[Stored dataset items]
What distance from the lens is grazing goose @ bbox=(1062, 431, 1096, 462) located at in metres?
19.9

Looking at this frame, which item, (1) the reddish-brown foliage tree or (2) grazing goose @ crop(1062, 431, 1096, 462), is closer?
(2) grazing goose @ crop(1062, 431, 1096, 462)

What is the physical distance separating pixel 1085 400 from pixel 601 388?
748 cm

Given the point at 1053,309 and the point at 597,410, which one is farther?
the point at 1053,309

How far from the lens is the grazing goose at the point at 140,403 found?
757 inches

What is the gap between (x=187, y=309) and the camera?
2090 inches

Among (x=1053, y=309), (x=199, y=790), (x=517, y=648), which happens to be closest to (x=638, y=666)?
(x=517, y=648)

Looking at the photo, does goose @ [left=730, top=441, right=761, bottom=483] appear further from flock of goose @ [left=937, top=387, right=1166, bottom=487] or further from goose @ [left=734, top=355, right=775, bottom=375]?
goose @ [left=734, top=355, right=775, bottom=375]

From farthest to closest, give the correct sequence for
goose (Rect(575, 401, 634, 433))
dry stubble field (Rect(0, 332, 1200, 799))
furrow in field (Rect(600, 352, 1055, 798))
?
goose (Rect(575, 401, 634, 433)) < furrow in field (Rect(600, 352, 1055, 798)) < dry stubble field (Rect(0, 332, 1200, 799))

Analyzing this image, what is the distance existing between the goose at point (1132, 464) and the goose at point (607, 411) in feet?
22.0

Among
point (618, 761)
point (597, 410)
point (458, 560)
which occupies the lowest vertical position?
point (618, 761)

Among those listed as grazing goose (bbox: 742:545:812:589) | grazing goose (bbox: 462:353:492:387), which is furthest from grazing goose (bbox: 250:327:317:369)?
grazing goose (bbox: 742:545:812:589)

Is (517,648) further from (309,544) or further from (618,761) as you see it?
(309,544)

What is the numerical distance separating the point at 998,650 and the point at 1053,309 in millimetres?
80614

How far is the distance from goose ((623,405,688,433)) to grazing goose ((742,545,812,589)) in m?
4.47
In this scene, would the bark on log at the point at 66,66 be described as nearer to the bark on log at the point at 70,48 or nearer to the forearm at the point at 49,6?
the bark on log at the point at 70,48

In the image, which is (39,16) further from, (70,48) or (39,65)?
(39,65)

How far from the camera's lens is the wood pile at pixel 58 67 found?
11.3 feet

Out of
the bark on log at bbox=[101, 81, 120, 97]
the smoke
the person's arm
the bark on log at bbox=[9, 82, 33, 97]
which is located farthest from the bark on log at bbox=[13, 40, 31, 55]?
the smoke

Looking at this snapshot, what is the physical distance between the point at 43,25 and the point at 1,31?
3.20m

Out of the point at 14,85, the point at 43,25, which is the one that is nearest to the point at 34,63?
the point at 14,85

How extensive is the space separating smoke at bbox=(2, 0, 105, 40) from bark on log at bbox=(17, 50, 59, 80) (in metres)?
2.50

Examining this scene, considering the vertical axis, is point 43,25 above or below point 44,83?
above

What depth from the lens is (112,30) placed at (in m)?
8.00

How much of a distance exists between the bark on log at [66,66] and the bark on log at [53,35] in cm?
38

#### [AIM OF THE EXERCISE]
Put the records into a Markdown table with the columns "Row" and "Line", starting at the line that contains "Out of the point" and ending at the end of the records. Leave out blank lines.

#### [ANSWER FOR THE TASK]
| Row | Line |
|---|---|
| 1 | Out of the point at 14,85, the point at 43,25, which is the one that is nearest to the point at 34,63? |
| 2 | the point at 14,85 |
| 3 | How extensive is the space separating smoke at bbox=(2, 0, 105, 40) from bark on log at bbox=(17, 50, 59, 80) (in metres)? |
| 4 | 2.50 |
| 5 | Examining this scene, considering the vertical axis, is point 43,25 above or below point 44,83? |
| 6 | above |
| 7 | What depth from the lens is (112,30) placed at (in m)? |
| 8 | 8.00 |
| 9 | How much of a distance exists between the bark on log at [66,66] and the bark on log at [53,35] in cm? |
| 10 | 38 |